Part VII: Time Warp 2000’s – Cut! #15 (Chapter 117)
I grow bored with lighting matches.
What
thrill is left when every strike follows the laws of physics?
For example, if I turn the lighted match sideways, the tip of
the flame still reaches upward, perhaps widening a bit and sometimes splitting
off into two flames.
If I turn the match upside down, the flame licks at my finger
and thumb.
I rewrap the three match boxes into one and return it back to
my underwear drawer.
You lied to me.
They said you were released on probation over two months ago.
Well, you can’t find me.
Do you think I was stupid enough to give you my real name?
*
Poor Shel.
So
awkward in cyberspace.
I
may be a cyber-klutz, but he’s like a fish out of water with a bicycle.
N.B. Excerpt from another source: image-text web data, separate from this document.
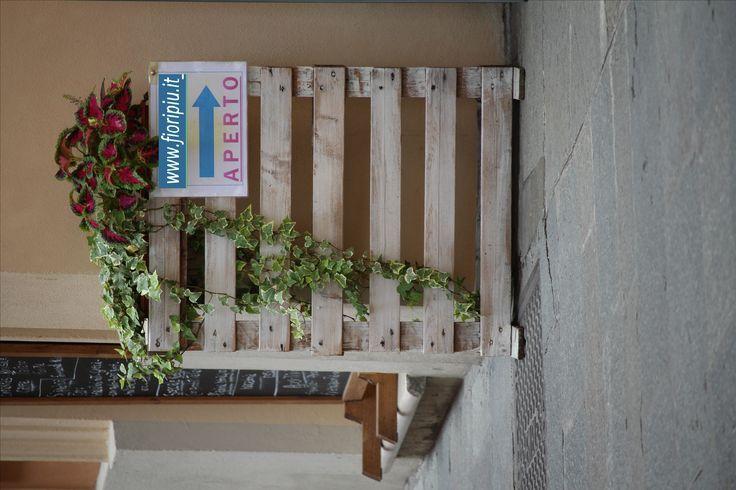 www.fioripiu.it indicaizione semplice :-)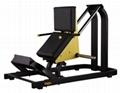 Hammer Strength Gym Equipment Plate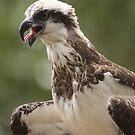 Osprey by Steve Bullock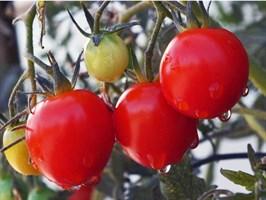Экватор F1, семена томата детерминантный (Seminis / Семинис)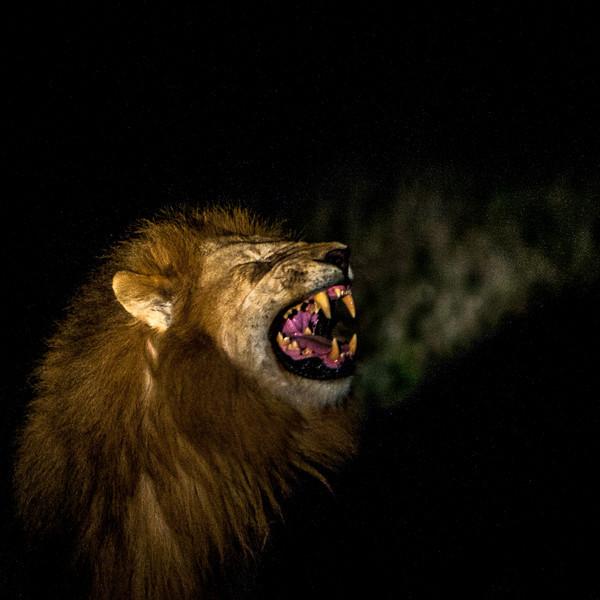 Kenya-oct-2008-4101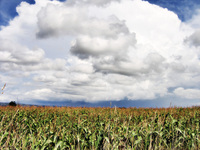 Field in france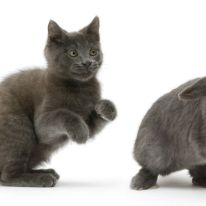 Russian Blue kitten chasing blue Lop rabbit. (Photo: Warren photographic/Caters News)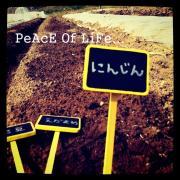 PeAcE Of LiFe... 散髪X野菜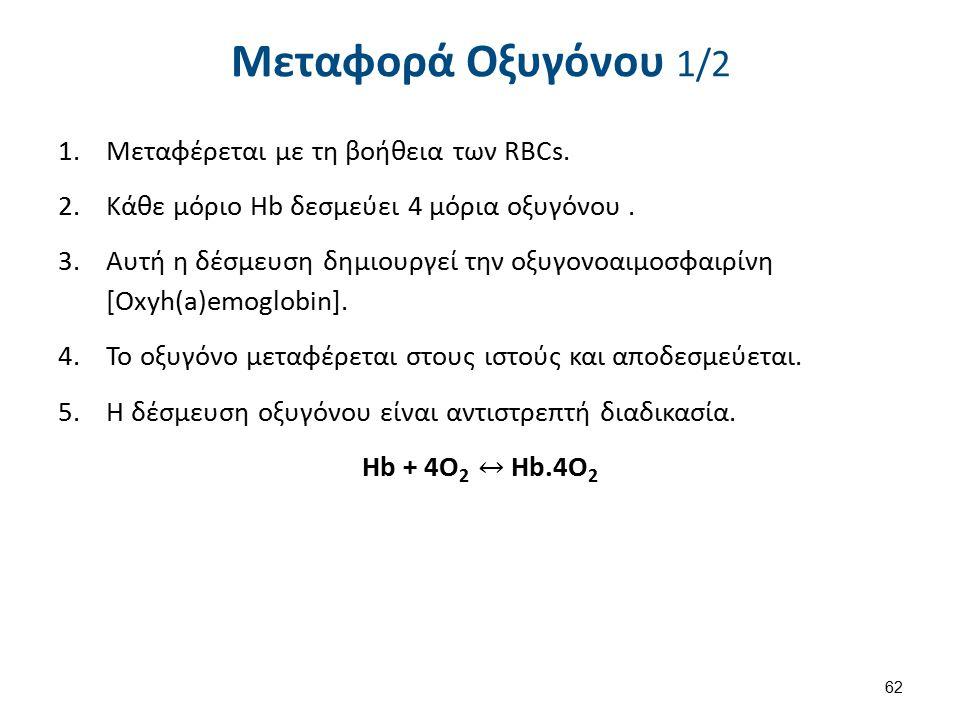 Μεταφορά Οξυγόνου 2/2 Πολυπεπτιδικές αλυσίδες 2 Δέσμευση οξυγόνου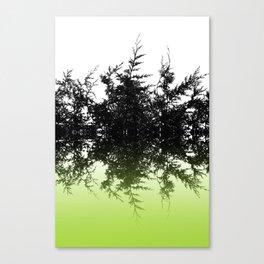 Conifer Lime Canvas Print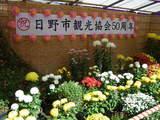 高幡不動菊祭り1-3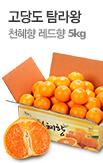 탐라왕 천혜향,레드향 5kg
Not exactly embracing the 21st century with great
enthusiasm.
About
Candy.
I
want to crawl into a hole, hide, assume a fake name.
I
can no longer put off dealing with Candy’s messages: I scroll up and down to
her “Important Message!” and “Did you get my letter?”
I
pause before clicking on – once I access those messages, there will be no
turning back.
“Important
Message!” was dated earlier, so I click on it.
The
text turns out to be the same as the letter I had received via TimeCycle, so I
click onto “Did you get my message?”
Which begins, over the next two weeks, a string of awkward messages, back and forth.